*** Opening of PROVIDED PASSAGE ***

# It's been TOO long... so here's a couple!



## Btoon84 (Nov 22, 2011)

*Greetings Slingas!!!!!!!!!!!!!!!!!!!*

Wow, it's been a long long... long time since I've made a post in this section... feels good!

I'll make a quick attempt to catch my friends up with some events that have recently transpired...

______________

Been working on home renovations as most of you know, staying busy with DIY projects and then there's this.........

My left lung spontaneously collapsed at the beginning of the month... (spontaneous pneumothorax)

Here's how it went down:

Woke up one morning with some back pain/shoulder pain, took some motrin and continued about my day. After a few hours of yardwork/house chores, I didn't feel right. I couldn't get a full breath of air and just felt a little winded... I'm healthy and pretty in tune with my body. No, I don't smoke. Started to get that feeling..... "something ain't right". So I drove myself to the hospital. 1hr away. By the time I arrived, I was in pretty bad shape. I was quickly xrayed and my left lung was 90% collapsed and the trapped air in my chest was putting pressure on my heart and beginning to push into my other lung. (This is called a Tension Pneumo at this point). The ER doc quickly inserted a large chest tube in between my 2nd and 3rd rib, just under my clavicle. That stung a bit. I was awake the whole time  I had to remain in the hospital with the chest tube hooked up for 6 days. My lung re-inflated eventually and I was discharged. I've been taking it easy for the most part and have been out of work for a bit. I will make a full recovery though, so no worries there. Just a 20% chance of this happening again. I get to carry around a giant hollow needle with me wherever I go now, so I can take care of this if it happens again. I'm just a little hesitant to go on long solo hikes in the middle of nowhere like I used to enjoy 

_______________

Ok, so now that that's out of the way!!!!!!!!!!!!!

*** Close of PROVIDED PASSAGE ***

ABOUT THIS EXERCISE>
Please list every figure in the forum post about the collapsed lung that is given as a percentage or with a unit of time, in the order they appear.

*** Opening of GIVEN INFORMATION ***

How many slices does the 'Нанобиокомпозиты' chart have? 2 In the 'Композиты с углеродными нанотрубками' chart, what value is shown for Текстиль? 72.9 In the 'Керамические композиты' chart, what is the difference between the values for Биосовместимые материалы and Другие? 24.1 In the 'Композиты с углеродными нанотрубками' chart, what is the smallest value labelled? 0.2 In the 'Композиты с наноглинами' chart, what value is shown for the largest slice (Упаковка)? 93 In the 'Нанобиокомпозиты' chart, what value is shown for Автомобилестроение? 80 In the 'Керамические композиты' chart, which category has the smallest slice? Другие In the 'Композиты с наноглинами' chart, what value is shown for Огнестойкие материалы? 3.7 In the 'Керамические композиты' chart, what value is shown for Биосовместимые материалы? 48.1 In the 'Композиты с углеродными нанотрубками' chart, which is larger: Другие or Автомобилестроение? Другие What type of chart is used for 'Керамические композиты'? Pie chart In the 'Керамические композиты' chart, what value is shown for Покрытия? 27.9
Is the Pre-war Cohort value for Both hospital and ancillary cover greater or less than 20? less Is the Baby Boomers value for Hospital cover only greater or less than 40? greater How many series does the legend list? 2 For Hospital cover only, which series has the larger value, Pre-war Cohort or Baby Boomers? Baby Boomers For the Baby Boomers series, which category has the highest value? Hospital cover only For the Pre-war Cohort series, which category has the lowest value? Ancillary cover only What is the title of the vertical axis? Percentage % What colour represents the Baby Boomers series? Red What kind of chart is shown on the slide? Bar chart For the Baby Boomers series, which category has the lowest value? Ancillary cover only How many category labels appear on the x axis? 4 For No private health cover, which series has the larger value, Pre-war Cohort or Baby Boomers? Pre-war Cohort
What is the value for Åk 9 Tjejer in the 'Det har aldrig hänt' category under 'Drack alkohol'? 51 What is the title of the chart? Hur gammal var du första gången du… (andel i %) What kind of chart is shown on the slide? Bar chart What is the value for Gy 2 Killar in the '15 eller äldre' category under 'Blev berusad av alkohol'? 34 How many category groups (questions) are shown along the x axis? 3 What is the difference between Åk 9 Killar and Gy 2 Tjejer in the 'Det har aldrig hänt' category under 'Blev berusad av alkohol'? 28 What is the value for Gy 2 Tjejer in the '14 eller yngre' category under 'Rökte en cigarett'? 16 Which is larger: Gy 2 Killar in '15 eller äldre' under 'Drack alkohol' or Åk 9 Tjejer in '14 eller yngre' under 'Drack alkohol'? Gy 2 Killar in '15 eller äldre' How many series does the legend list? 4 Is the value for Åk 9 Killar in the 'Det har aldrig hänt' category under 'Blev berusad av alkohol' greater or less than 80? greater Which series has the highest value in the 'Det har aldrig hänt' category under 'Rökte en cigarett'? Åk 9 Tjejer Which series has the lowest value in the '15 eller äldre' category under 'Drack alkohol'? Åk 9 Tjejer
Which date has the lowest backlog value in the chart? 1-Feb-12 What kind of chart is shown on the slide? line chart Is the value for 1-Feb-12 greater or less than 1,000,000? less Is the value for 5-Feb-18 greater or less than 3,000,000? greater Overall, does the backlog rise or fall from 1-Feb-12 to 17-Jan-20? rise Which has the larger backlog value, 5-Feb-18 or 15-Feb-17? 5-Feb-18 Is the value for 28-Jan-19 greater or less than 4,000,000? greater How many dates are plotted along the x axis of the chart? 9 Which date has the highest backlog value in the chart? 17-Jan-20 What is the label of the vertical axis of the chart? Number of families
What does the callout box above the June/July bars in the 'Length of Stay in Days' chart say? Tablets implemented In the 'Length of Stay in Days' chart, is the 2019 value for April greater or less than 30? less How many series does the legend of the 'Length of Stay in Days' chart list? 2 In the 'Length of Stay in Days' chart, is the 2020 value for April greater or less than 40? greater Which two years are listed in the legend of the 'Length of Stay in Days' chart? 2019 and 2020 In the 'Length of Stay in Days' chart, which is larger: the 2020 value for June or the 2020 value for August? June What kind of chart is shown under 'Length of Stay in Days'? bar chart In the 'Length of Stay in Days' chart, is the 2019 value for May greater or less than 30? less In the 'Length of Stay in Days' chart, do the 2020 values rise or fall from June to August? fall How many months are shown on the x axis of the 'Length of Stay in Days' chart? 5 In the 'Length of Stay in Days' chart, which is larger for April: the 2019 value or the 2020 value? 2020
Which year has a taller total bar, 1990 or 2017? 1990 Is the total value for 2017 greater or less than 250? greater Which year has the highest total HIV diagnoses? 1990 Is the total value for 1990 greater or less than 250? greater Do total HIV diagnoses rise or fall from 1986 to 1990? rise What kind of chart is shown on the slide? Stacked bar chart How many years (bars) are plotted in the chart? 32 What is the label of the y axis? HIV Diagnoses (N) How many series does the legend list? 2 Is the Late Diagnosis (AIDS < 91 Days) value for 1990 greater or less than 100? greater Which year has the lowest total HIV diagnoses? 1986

*** Close of GIVEN INFORMATION ***

EXERCISE OUTPUT>
1hr
90%
6 days
20%